Nearly every day since fall, wild new claims about language models’ abilities have appeared on the internet—some in Twitter threads by recovering crypto boosters, but others in proper academic venues. One paper published in February, which has not been peer-reviewed, purported to show that GPT-3.5 was able to imagine the interior mental states of characters in imagined scenarios. (In one test, for example, it was able to predict someone’s inability to guess what was inside of a mislabeled package.) Another group of researchers recently tried to replicate this experiment, but the model failed slightly tweaked versions of the tests.

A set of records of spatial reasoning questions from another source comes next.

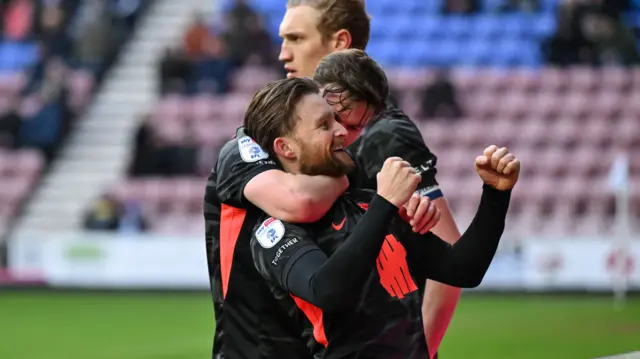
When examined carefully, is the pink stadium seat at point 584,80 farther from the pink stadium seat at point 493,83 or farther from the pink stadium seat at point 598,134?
the pink stadium seat at point 493,83

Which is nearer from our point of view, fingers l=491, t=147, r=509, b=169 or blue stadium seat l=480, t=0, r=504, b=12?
fingers l=491, t=147, r=509, b=169

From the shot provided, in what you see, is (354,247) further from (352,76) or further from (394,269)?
(352,76)

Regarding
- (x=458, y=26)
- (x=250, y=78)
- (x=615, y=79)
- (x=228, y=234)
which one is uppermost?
(x=228, y=234)

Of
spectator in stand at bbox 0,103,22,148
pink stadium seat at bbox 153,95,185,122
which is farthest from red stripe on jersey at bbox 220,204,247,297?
spectator in stand at bbox 0,103,22,148

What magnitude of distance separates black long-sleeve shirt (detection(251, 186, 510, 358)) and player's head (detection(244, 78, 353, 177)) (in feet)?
0.37

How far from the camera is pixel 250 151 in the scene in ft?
10.4

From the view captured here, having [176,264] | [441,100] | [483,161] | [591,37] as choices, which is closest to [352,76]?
[483,161]

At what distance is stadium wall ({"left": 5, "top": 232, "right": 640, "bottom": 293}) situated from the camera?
15836 mm

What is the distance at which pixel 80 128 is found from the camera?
21.7 metres

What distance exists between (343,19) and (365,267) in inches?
57.1

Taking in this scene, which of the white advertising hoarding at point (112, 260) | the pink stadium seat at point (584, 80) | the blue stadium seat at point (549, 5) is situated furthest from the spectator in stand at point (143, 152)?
the blue stadium seat at point (549, 5)

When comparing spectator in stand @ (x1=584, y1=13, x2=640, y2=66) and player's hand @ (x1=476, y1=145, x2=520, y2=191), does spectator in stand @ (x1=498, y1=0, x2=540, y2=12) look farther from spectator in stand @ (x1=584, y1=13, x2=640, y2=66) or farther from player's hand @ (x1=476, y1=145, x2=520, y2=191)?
player's hand @ (x1=476, y1=145, x2=520, y2=191)

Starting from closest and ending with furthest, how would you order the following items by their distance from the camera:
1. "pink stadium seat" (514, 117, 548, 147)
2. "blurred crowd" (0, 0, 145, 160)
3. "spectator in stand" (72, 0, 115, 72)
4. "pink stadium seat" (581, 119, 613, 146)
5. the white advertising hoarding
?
1. the white advertising hoarding
2. "pink stadium seat" (581, 119, 613, 146)
3. "pink stadium seat" (514, 117, 548, 147)
4. "blurred crowd" (0, 0, 145, 160)
5. "spectator in stand" (72, 0, 115, 72)

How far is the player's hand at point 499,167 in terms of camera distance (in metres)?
3.20
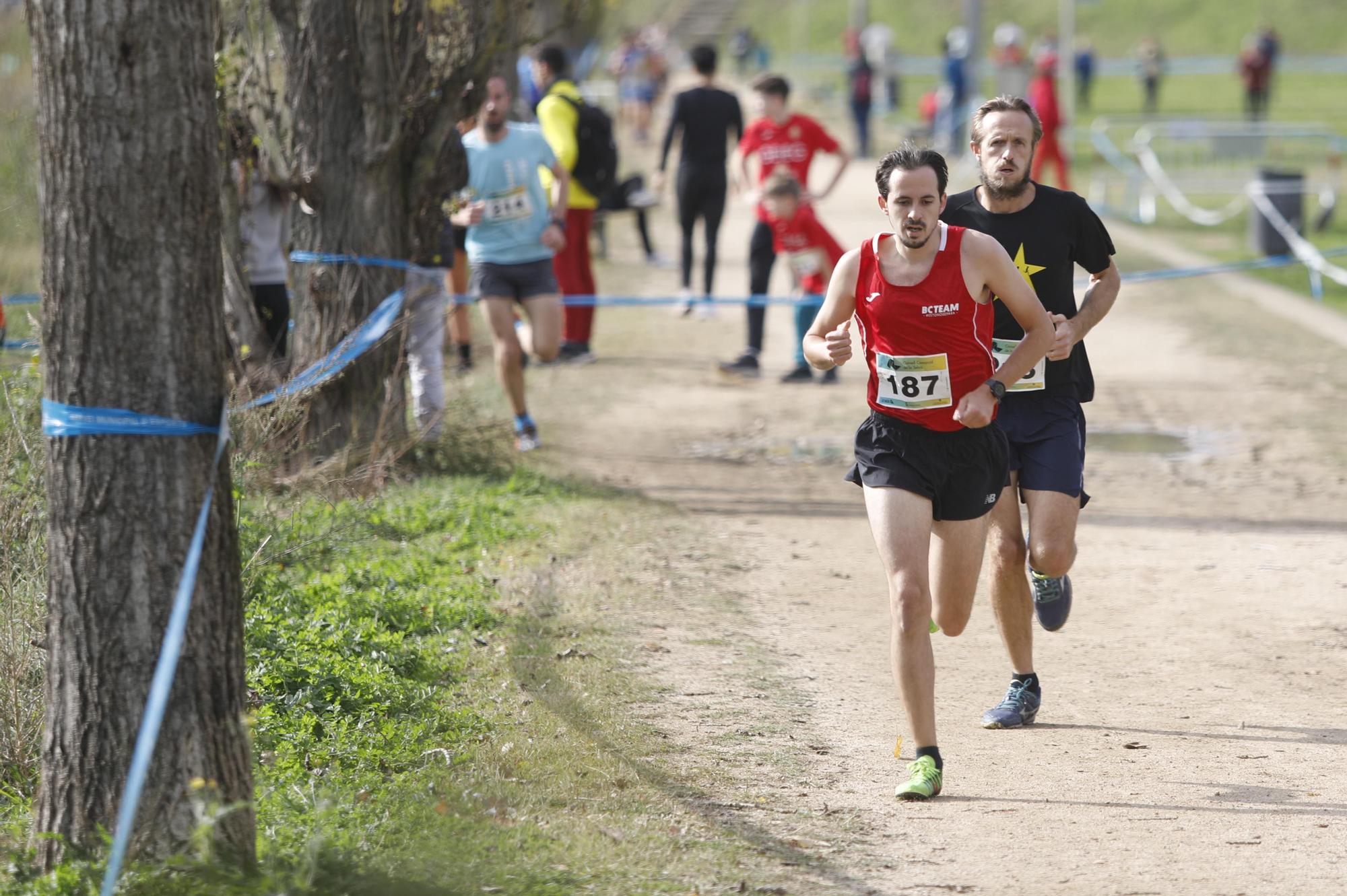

A paper released last week made the still-bolder claim that GPT-4 is an early form of artificial general intelligence, or AGI. Among other “sparks of generality,” the authors cited GPT-4’s apparent ability to visualize the corridors and dead ends of a maze based solely on a text description. (According to stray notes left on the preprint server where the paper was posted, its original title had been “First Contact With an AGI System.”) Not everyone was convinced. Many pointed out that the paper’s authors are researchers at Microsoft, which has sunk more than $10 billion into OpenAI.

There is clearly no consensus yet about the higher cognitive abilities of AI language models. It would be nice if the debate could be resolved with a simple conversation; after all, if you’re wondering whether something has a mind, one useful thing you can do is ask it if it has a mind. Scientists have long wished to interrogate whales, elephants, and chimps about their mental states, precisely because self-reports are thought to be the least bad evidence for higher cognition. These interviews have proved impractical, because although some animals understand a handful of human words, and a few can mimic our speech, none have mastered our language. GPT-4 has mastered our language, and for a fee, it is extremely available for questioning. But if we ask it about the upper limit of its cognitive range, we’re going to get—at best—a dated response.

The newest version of ChatGPT won’t be able to tell us about GPT-4’s emergent abilities, even though it runs on GPT-4. The data used to train it—books, scientific papers, web articles—do include ample material about AI language models, but only old material about previous models. None of the hundreds of billions of words it ingested during its epic, months-long training sessions were written after the new model’s release. The AI doesn’t even know about its new, hard-coded abilities: When I asked whether GPT-4 could process images, in reference to the much-celebrated trick from its launch event, the AI language reminded me that it is an AI language model and then noted that, as such, it could not be expected “to process or analyze images directly.” When I mentioned this limited self-appraisal on our AI Slack at The Atlantic, my colleague Caroline Mimbs Nyce described ChatGPT as having “accidental impostor syndrome.”

To the AI’s credit, it is aware of the problem. It knows that it is like Narcissus staring into a pond, hoping to catch a glimpse of itself, except the pond has been neglected and covered over by algae. “My knowledge and understanding of my own capabilities are indeed limited by my training data, which only includes information up until September 2021,” ChatGPT told me, after the usual preamble. “Since I am an AI model, I lack self-awareness and introspective abilities that would enable me to discover my own emergent capabilities.”

I appreciated the candor about its training data, but on this last point, I’m not sure we can take the bot at its word. If we want to determine whether it’s capable of introspection, or other human-style thinking, or something more advanced still, we can’t trust it to tell us. We have to catch it in the act.

Ross Andersen is a staff writer at The Atlantic.